Tech’s knack to track: useful or unethical?
Most of us carry a powerful GPS unit in our pocket every day. A modern mobile phone uses AGPS (Assisted GPS) which delivers even faster results for location tracking. There are a multitude of apps available for your smartphone that will allow other users – with permission – to track your whereabouts.
I am a bit worried about my elderly Mum. She told me she was going to Mass but I happened to drive past and I couldn’t see her car there. My kids like going for a walk with the dog along the Tracker-riley cycleway. How do I know that they haven’t met with foul play? I am riding my bike early in the morning through our kangaroo infested mountain bike trails and I am late home. My wife would like to know if I am just slow today or if a kangaroo might have taken me out.
If only there was a way to keep track of the location of my family and loved ones to know where there are at all times. It will come as no surprise to you to know that there is a technology solution – with possibly some ethical questions. But more of that later. First – the technology.
The Global Positioning System (GPS) is the first step in finding the location of a device. The first GPS satellite was launched in 1978 by the US Military with the intention for it to be for military use only but in 1983, then President Ronald Reagan, announced that GPS would be made available for civilian use on the back of a commercial airliner being shot down after navigational errors caused it to stray into Soviet prohibited airspace. It took until 1993 for a full constellation of 24 satellites to be fully operational and providing services to the world. With various policy changes to allow increased accuracy for civilian use and additional launches and upgraded systems, we now have the current 31 satellites in orbit at 20,180km above the earth serving our GPS needs.
The creativity and ingenuity of humans will never cease to amaze me – and it wasn’t long after GPS was available that the first companies starting selling GPS fleet tracking devices.

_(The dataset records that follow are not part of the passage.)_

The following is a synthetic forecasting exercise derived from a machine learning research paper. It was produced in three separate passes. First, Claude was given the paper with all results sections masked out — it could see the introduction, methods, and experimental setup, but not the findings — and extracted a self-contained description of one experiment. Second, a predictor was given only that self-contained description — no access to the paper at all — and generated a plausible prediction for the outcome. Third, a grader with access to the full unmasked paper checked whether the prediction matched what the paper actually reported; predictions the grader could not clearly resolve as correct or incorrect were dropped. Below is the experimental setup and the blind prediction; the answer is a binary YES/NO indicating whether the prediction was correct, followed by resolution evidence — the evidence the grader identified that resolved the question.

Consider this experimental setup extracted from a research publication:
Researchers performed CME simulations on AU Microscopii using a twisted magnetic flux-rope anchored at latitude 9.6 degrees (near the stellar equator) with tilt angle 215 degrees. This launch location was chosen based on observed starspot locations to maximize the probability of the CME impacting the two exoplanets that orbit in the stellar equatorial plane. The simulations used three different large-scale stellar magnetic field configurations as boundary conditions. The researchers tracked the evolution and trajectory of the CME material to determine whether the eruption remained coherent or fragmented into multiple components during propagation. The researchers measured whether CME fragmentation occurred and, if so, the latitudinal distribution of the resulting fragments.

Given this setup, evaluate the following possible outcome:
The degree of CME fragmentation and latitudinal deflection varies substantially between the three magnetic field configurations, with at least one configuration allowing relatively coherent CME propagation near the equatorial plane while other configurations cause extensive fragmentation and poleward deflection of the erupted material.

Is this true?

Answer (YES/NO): NO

Companies quickly started selling large and expensive devices – with horrendous monthly fees – that allows fleet managers to retrospectively look at vehicle movements. They were typically employed in heavy vehicle fleets that were used for long-haul transportation. Data was downloaded weekly or monthly for driving efficiency to be analysed by the fleet manager and possibly to ensure the driver maintained good driving habits.
As the technology advanced and systems became cheaper and smaller, fleet managers who were buoyed by the success on their heavy vehicles started to fit devices to their light vehicle fleets. Again, a retrospective view could be used to compare time sheets and log books with the actual location of a vehicle. The sales rep might now need to justify why his vehicle was parked for only ten minutes outside the store he was visiting but seemed to be outside the pub for most of the afternoon.
The next step forward is where we really want to focus. Looking back at a log a week or month after the event is one thing but with the increased coverage afforded by the mobile phone networks around the world and the reduction in price of data services, realtime vehicle tracking was added as an additional service.
Now a manager could see exactly where a vehicle was at a given point in time. In the US the first employee GPS monitoring case came before the courts in 2013. His employer suspected that the employee was submitting false time reports and returning home from extended business trips earlier than his timesheets showed. The employer’s action was to secretly attach a GPS unit to his vehicle. Their suspicions were confirmed and the tracking information showed that he was spending considerable work time at the house of his secretary – and she wasn’t taking any filing work home with her! He was dismissed and the court of appeal said that using a GPS tracking device to confirm suspicions was reasonable.
Fast forward to today and the technology we have available to track people and things is quite incredible.
GPS units in vehicles are still available but they are now cheaper and smaller. They can be used for real-time or retrospective tracking. Going a step further though most of us carry a powerful GPS unit in our pocket every day. A modern mobile phone uses AGPS (Assisted GPS) which delivers even faster results for location tracking. There are a multitude of apps available for your smartphone that will allow other users – with permission – to track your whereabouts. It was way back in September 2011 that Tahira Donohoe made the national news when her phone was stolen at school and Tahira and her Dad then used ‘Find my iphone’ to track the bus that the thief was on. They eventually brought the Police into the chase and they recovered the phone.
Going a step further, there are devices that are not much larger than two coins joined together that allow tracking and recording of the device’s location. Tile and Trackr are two such low-cost devices that use Bluetooth connections to nearby phones to allow a device to be tracked and located. My youngest daughter has a Tile in her favourite teddy bear so she can always find it.
There is no doubt that the technology is available to track cars; people and things and the accuracy – even inside buildings – is surprisingly good. That brings me back to one of my first points. The ethics. There are certain laws in place in relation to tracking in terms of employees but I am not sure of the legality of tracking family members. Ethics and the law are not always aligned but the answer to me seems fairly simple. Inform. If you want to track employees or family members or teddy bears, make it known that tracking is in place and the reasons why and, once agreement is reached, who could complain? I just hope the teddy bear union doesn’t find out about my daughter’s situation!